| ÉNONCÉ 1 |
Dans l'entretien sur la scène expérimentale belge, reprenez sous forme de liste courte le paragraphe qui commence par « Bear Bones, Lay Low: j'ai découvert la scène expérimentale belge ». Gardez-en les faits principaux.
| ÉNONCÉ 2 |
Recopiez sans rien changer un passage de l'entretien sur la scène expérimentale belge. Commencez aux mots « Bear Bones, Lay Low: oui, mais » et arrêtez-vous après « vous y impliquez-vous ? ».

| TEXTE DE LA PAGE |
Bear Bones, Lay Low: oui, mais c’est aussi l’idée d’être humble. C’est quelque chose qui a toujours été très important dans ma famille. Et même si parfois je suis grande gueule, cette idée reste fondamentale dans ma façon de vivre.

Bear Bones Lay Low

La scène expérimentale belge

U : Vous évoquiez votre rencontre avec la scène expérimentale belge, à laquelle vous participez depuis maintenant une dizaine d’années. Pouvez-vous nous parler de cette scène ? Comment vous y impliquez-vous ?

Bear Bones, Lay Low: j’ai découvert la scène expérimentale belge lors d’une soirée du label (K-RAA-K3), chez qui j’ai ensuite sorti deux albums, et dans lequel je me suis beaucoup impliqué. À l’époque, il y avait beaucoup de concerts noise. Beaucoup de groupes commençaient à mélanger la brutalité du noise avec des couleurs psychédéliques. C’était en 2005. Ce qui m’a beaucoup frappé dans cette scène, c’est que je faisais partie des plus jeunes. C’était plutôt un public de trentenaires. En Belgique, il y avait dans chaque grande ville des cliques assez fortes et très variées. Chaque scène et chaque artiste avait quelque chose de différent, à Gand, Anvers, Bruxelles, à Liège aussi, ou dans des petits villages comme Tirlemont. Il y avait quelque chose de très vivant à cette époque. Tout le monde allait au concert des uns et des autres. C’était une communauté répartie dans tout le pays et qui se retrouvait une fois par an dans le cadre du festival (K-RAA-K) 3, qui existe maintenant depuis une quinzaine d’années. C’était le moment pour découvrir toute la scène belge. Les choses ont beaucoup changé maintenant. Je ne suis plus le plus jeune, et ça m’a fait plaisir, quand j’ai eu entre 20 et 25 ans, de voir des gens de ma génération, commencer à aller à ce genre de concerts. Je pense que les réseaux sociaux ont beaucoup éveillé l’intérêt pour ces musiques. Surtout, ça m’a fait plaisir de voir qu’il y avait plus de filles. Avant, à part quelques exceptions, des musiciennes ou des organisatrices, il n’y avait que des mecs. Je voyais très rarement des filles à ces concerts, et encore moins des filles de ma génération. Maintenant, à Bruxelles en tout cas, dans les concerts de musique expérimentale, il y a beaucoup de monde, c’est plus mixte, et il y a plus de jeunes, c’est cool de voir que cette scène se rajeunit.

| DONNÉES |
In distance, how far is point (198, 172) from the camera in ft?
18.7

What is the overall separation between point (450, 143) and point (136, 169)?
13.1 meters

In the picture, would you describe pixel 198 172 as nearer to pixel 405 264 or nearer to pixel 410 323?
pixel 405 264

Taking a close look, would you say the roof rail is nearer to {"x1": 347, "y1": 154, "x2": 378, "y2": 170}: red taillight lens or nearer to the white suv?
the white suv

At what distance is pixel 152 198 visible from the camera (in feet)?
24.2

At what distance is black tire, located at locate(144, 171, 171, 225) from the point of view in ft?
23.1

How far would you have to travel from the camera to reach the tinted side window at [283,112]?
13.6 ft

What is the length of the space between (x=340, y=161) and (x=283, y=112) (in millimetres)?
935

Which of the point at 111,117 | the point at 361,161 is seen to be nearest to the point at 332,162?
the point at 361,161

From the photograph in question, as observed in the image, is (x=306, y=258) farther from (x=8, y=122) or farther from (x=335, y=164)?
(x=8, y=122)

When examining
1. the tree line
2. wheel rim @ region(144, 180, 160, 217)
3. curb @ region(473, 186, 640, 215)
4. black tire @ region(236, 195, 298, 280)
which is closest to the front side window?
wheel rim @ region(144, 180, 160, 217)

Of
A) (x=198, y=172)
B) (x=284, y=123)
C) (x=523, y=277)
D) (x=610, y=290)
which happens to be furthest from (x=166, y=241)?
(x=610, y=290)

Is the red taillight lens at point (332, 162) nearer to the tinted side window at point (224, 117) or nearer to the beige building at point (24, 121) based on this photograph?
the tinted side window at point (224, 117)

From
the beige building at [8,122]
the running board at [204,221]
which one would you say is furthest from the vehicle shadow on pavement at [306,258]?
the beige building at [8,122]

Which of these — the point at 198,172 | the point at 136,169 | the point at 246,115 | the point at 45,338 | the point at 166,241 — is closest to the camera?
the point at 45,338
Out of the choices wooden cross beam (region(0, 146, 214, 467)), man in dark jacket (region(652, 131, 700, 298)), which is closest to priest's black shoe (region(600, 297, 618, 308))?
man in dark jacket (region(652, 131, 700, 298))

| RÉPONSE FINALE 1 |
- Bear Bones, Lay Low a découvert la scène expérimentale belge en 2005, lors d'une soirée d'un label chez qui deux albums sont ensuite sortis.
- À l'époque, il y avait beaucoup de concerts noise. Beaucoup de groupes mêlaient la brutalité du noise à des couleurs psychédéliques.
- Le public avait plutôt la trentaine, et Bear Bones, Lay Low faisait partie des plus jeunes.
- Chaque grande ville avait ses cliques, fortes et variées : Gand, Anvers, Bruxelles, Liège, ainsi que de petits villages comme Tirlemont. Tout le monde allait aux concerts des autres.
- Cette communauté, répartie dans tout le pays, se retrouvait une fois par an au festival (K-RAA-K), qui existe depuis une quinzaine d'années.
- Aujourd'hui, plus de gens de sa génération viennent à ces concerts, en partie grâce aux réseaux sociaux. On y voit aussi plus de filles, alors qu'avant il n'y avait presque que des hommes.
- À Bruxelles, les concerts de musique expérimentale attirent désormais beaucoup de monde. Le public y est plus mixte et plus jeune.

| RÉPONSE FINALE 2 |
Bear Bones, Lay Low: oui, mais c’est aussi l’idée d’être humble. C’est quelque chose qui a toujours été très important dans ma famille. Et même si parfois je suis grande gueule, cette idée reste fondamentale dans ma façon de vivre.

Bear Bones Lay Low

La scène expérimentale belge

U : Vous évoquiez votre rencontre avec la scène expérimentale belge, à laquelle vous participez depuis maintenant une dizaine d’années. Pouvez-vous nous parler de cette scène ? Comment vous y impliquez-vous ?